For B2B SaaS, allow Google-Extended. The IP-protection upside is small (Google has access to your content via Googlebot regardless), and the citation downside in Gemini and AI Overviews is real.
What about Applebot vs Applebot-Extended?
Applebot is Apple's primary crawler, used to power Siri, Spotlight, and Apple Intelligence retrieval. Applebot-Extended is an opt-out token that controls whether your content can be used to train Apple's foundation models. According to Apple's official documentation, Applebot-Extended makes no HTTP requests of its own, it is a directive applied to the data Applebot already collected.
Key behavior:
- Disallow
Applebot-- removes you from Siri, Spotlight, and Apple Intelligence retrieval. - Disallow
Applebot-Extended-- keeps you in retrieval but opts your content out of foundation-model training. - Allow both -- you appear in Apple Intelligence and contribute to model training.

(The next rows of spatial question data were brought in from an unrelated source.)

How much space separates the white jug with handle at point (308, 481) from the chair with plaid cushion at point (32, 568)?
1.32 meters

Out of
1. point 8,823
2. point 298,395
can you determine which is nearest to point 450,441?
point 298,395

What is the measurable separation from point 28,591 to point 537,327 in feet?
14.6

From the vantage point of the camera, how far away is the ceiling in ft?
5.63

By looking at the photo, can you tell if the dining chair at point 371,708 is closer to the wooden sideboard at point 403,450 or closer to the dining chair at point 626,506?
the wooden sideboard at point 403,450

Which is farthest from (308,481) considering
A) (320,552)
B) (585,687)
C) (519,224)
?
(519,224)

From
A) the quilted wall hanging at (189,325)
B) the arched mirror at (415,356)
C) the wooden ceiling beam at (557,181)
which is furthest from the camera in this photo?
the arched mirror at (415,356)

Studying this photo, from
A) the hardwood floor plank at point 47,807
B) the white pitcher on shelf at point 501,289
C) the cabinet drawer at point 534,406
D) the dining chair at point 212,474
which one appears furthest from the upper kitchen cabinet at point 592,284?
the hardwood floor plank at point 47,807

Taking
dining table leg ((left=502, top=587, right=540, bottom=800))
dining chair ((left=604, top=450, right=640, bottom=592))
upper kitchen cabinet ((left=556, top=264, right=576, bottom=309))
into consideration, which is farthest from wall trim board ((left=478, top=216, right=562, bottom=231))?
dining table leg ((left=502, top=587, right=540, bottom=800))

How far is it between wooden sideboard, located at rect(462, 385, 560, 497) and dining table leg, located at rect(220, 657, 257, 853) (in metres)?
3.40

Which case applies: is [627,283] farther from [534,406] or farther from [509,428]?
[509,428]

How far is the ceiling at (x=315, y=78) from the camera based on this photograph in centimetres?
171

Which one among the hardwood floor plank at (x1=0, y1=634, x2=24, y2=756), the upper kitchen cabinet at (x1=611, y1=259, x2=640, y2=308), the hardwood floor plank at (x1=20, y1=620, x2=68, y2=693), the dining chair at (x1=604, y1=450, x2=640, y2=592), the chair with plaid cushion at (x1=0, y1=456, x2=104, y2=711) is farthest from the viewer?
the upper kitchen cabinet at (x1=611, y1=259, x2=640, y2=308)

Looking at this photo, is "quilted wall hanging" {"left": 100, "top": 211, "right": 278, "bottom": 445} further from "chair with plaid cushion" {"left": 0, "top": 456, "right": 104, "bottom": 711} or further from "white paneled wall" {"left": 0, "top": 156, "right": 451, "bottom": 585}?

Apple Intelligence is now embedded across iOS, macOS, and Safari's search bar, with default routing to Apple's models for on-device queries before falling back to ChatGPT. For B2B SaaS targeting iPad/Mac power users, allowing Applebot is non-negotiable. Applebot-Extended is a values call.
Which 14 AI crawlers actually matter in 2026?
Beyond OpenAI, Anthropic, Perplexity, Google, and Apple, four more crawlers should be on every B2B SaaS robots.txt: Bingbot (powers Bing Search and Microsoft Copilot grounding), GoogleOther (Google's generic R&D fetcher, same infrastructure as Googlebot), Meta-ExternalAgent (powers Meta AI grounding inside WhatsApp/Instagram), and Amazonbot (Alexa+ and Rufus retrieval).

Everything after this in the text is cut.